University Best Practices

Bidding Process

  • Diplomacy Lab takes a “whole-of-university” approach and recommends that Diplomacy Lab coordinators at institutions recruit “liaisons” within the various schools/colleges on campus for the communication and coordination of projects and project bids. These liaisons can assist the Diplomacy Lab coordinator in spreading the word on projects up for bidding as well as provide input during the process. Additionally, it is the role of the Diplomacy Lab Coordinator, as stated in the Diplomacy Lab MOU, to recruit faculty to guide student Diplomacy Lab teams.
  • When a university submits a bid for a particular project, it pledges to complete the project within the relevant semester or term.  Universities should not withdraw a bid after submission as it adversely affects the Department’s consideration of bids and other planning matters.
  • If a Diplomacy Lab topic seems too broad to tackle properly in one semester, universities should clarify the scope of their bid during the bidding process.  For example: If a Diplomacy Lab topic covers measures to combat violence against women throughout the world, the bidding university may submit a bid to cover a certain geographic scope and/or particular thematic measures.  (Further clarifications can also happen during initial phone calls between the professor and the State Department before the semester begins or early in the semester, but it is a good practice to clarify the scope of the projects as early as possible.)
  • Universities should seek to incorporate a multi-disciplinary approach to answering project questions.  Seek to include academic units other than colleges of arts and sciences or international relations programs in answering the questions.
  • Be mindful of the dates for circulation of project bids and circulate the bids promptly through your university vetting process to come up with bids in a timely manner.  (Your university may decide that it would be helpful to have an introductory workshop or meeting for professors and/or students to introduce them to the Diplomacy Lab program and leave time for Q&A.  The Diplomacy Lab University Coordinator would be a good person to moderate this session.)

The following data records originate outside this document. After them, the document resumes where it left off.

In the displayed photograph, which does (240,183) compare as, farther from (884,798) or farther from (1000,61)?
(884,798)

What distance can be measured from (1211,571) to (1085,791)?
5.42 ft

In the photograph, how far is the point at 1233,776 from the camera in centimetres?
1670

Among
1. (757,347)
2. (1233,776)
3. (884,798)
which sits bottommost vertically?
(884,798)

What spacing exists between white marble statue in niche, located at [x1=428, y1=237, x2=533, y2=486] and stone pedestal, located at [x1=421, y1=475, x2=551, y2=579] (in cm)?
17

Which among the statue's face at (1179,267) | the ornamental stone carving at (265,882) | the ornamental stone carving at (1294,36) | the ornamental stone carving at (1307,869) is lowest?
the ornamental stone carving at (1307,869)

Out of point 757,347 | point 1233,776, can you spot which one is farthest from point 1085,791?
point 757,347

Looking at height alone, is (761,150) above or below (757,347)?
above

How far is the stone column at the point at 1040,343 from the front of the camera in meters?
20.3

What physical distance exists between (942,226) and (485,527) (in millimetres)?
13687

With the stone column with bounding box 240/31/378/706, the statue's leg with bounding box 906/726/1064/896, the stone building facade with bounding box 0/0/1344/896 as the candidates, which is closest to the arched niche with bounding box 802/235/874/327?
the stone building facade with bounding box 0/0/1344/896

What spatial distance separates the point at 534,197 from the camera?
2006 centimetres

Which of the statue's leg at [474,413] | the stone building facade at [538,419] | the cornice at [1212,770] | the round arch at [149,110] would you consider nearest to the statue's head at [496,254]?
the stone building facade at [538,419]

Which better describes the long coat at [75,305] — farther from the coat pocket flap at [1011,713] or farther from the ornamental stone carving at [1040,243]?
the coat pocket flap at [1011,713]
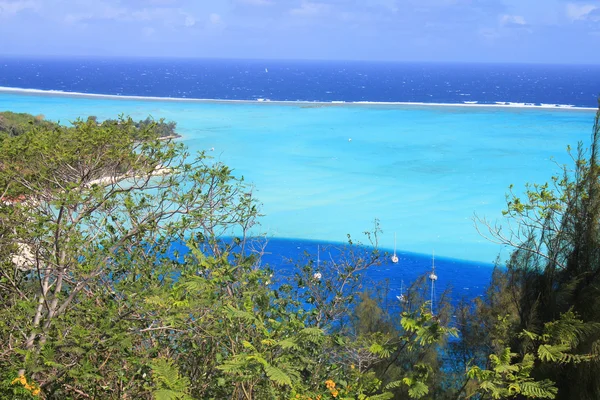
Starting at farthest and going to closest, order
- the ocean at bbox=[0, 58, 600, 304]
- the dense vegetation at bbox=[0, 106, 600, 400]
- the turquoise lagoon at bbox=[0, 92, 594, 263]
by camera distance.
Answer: the turquoise lagoon at bbox=[0, 92, 594, 263], the ocean at bbox=[0, 58, 600, 304], the dense vegetation at bbox=[0, 106, 600, 400]

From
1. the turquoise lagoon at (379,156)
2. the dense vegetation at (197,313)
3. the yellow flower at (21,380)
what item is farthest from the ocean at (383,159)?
the yellow flower at (21,380)

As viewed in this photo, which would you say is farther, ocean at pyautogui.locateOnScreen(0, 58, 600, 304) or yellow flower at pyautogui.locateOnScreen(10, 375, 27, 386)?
ocean at pyautogui.locateOnScreen(0, 58, 600, 304)

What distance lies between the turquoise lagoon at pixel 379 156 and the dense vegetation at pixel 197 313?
10.9ft

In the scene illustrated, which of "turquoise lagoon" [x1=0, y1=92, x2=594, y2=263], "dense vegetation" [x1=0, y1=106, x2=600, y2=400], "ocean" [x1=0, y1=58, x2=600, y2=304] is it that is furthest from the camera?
"turquoise lagoon" [x1=0, y1=92, x2=594, y2=263]

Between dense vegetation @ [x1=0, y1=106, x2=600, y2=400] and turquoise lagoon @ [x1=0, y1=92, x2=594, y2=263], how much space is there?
3311 millimetres

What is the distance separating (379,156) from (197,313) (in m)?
16.9

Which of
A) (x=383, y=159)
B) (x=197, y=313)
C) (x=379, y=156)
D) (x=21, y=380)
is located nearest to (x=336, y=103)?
(x=379, y=156)

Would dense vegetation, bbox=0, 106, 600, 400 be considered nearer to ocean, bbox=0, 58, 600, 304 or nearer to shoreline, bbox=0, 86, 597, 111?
ocean, bbox=0, 58, 600, 304

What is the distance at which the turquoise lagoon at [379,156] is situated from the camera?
12.6 m

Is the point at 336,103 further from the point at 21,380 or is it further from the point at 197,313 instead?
the point at 21,380

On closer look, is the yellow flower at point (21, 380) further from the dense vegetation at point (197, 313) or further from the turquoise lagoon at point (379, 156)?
the turquoise lagoon at point (379, 156)

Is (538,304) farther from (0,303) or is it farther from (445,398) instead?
(0,303)

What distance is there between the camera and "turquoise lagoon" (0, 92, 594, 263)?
1263cm

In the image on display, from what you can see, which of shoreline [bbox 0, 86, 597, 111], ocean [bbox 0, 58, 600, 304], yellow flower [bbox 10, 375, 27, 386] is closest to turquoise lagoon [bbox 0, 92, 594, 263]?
ocean [bbox 0, 58, 600, 304]
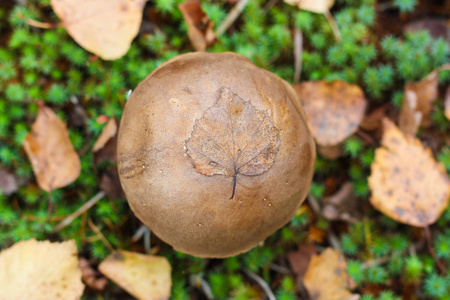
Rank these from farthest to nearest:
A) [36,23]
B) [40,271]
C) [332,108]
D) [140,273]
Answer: [332,108] → [36,23] → [140,273] → [40,271]

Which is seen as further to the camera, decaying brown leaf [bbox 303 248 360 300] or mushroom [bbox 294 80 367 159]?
mushroom [bbox 294 80 367 159]

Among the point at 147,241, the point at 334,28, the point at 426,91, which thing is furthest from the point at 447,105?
the point at 147,241

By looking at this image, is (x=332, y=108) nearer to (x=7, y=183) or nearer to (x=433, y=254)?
(x=433, y=254)

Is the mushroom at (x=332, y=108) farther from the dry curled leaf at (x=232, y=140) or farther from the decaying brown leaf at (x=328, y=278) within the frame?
the dry curled leaf at (x=232, y=140)

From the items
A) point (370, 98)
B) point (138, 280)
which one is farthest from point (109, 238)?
point (370, 98)

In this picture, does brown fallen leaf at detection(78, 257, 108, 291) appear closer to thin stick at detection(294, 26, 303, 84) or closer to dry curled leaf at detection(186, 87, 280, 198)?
dry curled leaf at detection(186, 87, 280, 198)

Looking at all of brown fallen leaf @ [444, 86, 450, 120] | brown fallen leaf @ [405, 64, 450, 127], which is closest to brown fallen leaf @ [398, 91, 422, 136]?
brown fallen leaf @ [405, 64, 450, 127]

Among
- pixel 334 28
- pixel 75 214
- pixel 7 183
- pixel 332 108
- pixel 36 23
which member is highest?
pixel 36 23
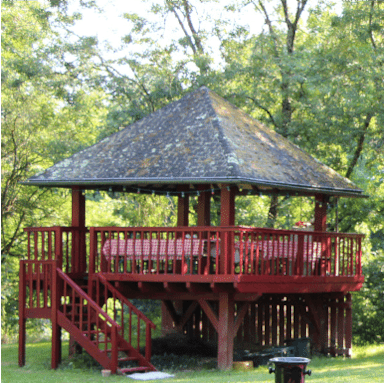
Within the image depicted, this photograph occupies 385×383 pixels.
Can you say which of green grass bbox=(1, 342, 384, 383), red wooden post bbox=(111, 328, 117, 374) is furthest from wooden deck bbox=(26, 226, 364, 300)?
green grass bbox=(1, 342, 384, 383)

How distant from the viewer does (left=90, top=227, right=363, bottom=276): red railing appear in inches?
588

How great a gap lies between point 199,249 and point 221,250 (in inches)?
17.9

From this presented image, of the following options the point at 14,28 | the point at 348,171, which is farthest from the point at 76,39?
the point at 348,171

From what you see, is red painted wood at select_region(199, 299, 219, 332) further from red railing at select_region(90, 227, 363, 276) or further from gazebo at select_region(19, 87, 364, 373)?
red railing at select_region(90, 227, 363, 276)

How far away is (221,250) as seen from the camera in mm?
14930

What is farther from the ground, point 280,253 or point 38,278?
point 280,253

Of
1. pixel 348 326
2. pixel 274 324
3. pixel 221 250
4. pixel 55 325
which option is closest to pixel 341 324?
pixel 348 326

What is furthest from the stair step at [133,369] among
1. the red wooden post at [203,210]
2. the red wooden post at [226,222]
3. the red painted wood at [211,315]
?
the red wooden post at [203,210]

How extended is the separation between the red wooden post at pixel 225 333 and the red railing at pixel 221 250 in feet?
2.34

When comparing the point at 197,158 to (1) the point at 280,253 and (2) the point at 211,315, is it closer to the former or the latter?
(1) the point at 280,253

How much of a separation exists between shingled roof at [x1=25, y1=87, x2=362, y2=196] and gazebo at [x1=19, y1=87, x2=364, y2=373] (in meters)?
0.04

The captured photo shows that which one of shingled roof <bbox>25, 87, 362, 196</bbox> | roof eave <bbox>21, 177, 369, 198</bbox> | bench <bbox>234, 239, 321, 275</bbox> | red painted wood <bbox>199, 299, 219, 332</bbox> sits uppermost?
shingled roof <bbox>25, 87, 362, 196</bbox>

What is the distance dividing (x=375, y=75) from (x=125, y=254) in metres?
9.41

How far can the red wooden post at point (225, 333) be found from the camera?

Setting Up Diplomacy Lab in Your Curriculum

  • Professors should seek student commitment early in the semester to take on Diplomacy Lab projects.
  • Professors should develop clear expectations in terms of the respective roles of the supervising professor and the students who are working on Diplomacy Lab projects.  For example: How frequently will the professor require status updates? How frequently will the professor review drafts of work products?
  • Develop a plan as to how Diplomacy Lab fits into the individual university infrastructure.  Engage faculty, administrative staff, and any coordinator in discussions of dividing responsibilities and creating a plan as to how to implement Diplomacy Lab.  Budget concerns are helpful to address early on if necessary.

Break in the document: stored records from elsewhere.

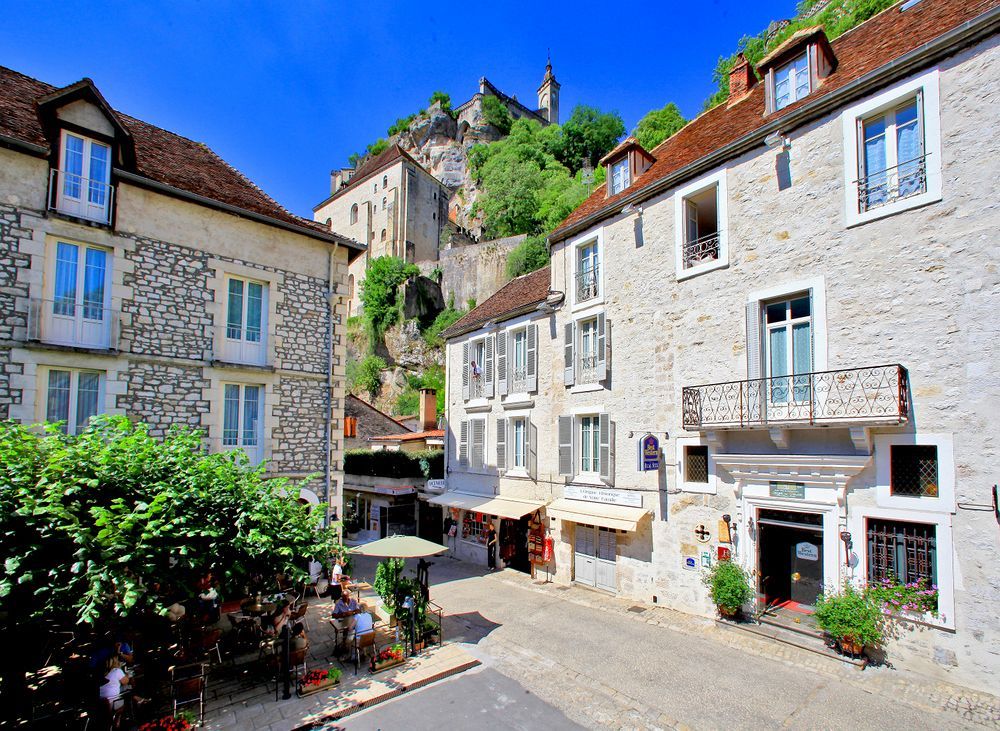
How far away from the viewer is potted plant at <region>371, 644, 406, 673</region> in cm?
910

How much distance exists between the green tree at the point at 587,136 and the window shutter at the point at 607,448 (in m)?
48.5

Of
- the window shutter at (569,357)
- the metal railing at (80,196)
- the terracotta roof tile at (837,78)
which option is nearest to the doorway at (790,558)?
the window shutter at (569,357)

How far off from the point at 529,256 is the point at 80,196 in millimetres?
30736

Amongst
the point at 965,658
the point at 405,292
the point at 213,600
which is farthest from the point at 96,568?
the point at 405,292

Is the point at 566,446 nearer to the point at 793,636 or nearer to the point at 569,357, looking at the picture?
the point at 569,357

Things to be Aware of During the Semester

  • Video and teleconferences throughout the semester provide students with the opportunity to interact with State Department officials and to receive feedback.  These meetings also help clarify any questions you may have on your project and ensure that you are on the right track.  Try to set up the dates in advance to avoid scheduling conflicts.
  • If your university is handling more than one Diplomacy Lab project, please keep in mind that projects typically emanate from different offices and individuals within the State Department.  Thus, each Diplomacy Lab team at your university should schedule a separate phone call/DVC with the particular office/individuals affiliated with each project.
  • Solicit initial feedback on the direction of research from the Department of State point of contact early.
  • Faculty should anticipate potential modifications to the scope of the project, timelines, and be willing to be flexible in this regard.

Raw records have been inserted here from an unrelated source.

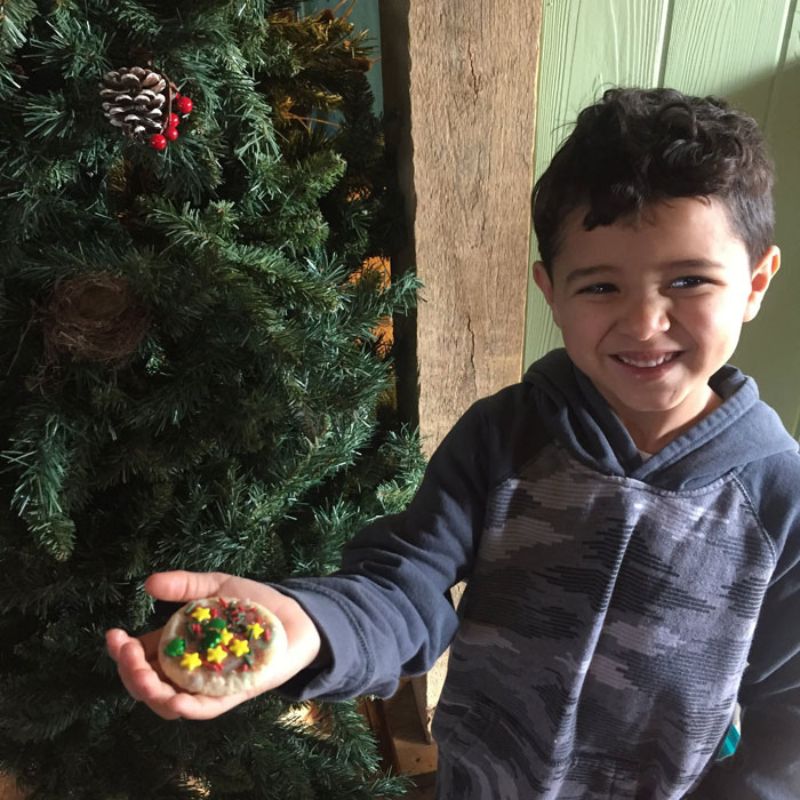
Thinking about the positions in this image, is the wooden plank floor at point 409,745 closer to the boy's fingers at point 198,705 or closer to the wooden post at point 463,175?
the wooden post at point 463,175

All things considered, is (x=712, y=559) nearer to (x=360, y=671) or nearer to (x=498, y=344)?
(x=360, y=671)

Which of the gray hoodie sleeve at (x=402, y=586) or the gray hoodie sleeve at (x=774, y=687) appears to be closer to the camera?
the gray hoodie sleeve at (x=402, y=586)

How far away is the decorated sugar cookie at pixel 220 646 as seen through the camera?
0.59m

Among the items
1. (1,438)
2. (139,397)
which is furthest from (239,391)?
(1,438)

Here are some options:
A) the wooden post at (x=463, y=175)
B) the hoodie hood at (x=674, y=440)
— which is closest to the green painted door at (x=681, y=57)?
the wooden post at (x=463, y=175)

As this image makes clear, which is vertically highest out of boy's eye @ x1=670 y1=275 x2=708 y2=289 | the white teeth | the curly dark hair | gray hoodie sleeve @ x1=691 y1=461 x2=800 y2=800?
the curly dark hair

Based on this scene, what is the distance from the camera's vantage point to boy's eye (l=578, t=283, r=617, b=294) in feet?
2.40

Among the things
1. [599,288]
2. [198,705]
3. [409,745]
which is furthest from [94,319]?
[409,745]

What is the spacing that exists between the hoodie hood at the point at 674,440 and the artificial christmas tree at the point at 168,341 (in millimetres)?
268

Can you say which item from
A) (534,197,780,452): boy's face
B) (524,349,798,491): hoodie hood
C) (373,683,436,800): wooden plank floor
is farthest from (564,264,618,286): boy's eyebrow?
(373,683,436,800): wooden plank floor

Final Submission of Work Product to State Department

  • Faculty should determine early in the semester what the final product that is submitted will look like, e.g., how many pages, format, etc. If several students will be researching and submitting contributions, who will coordinate submission of a final report?  How will the various contributions be streamlined?  Will students combine the submissions or professors?
  • Have a set timeline that builds in adequate time for review and editing prior to the submission of the final product to the Department of State.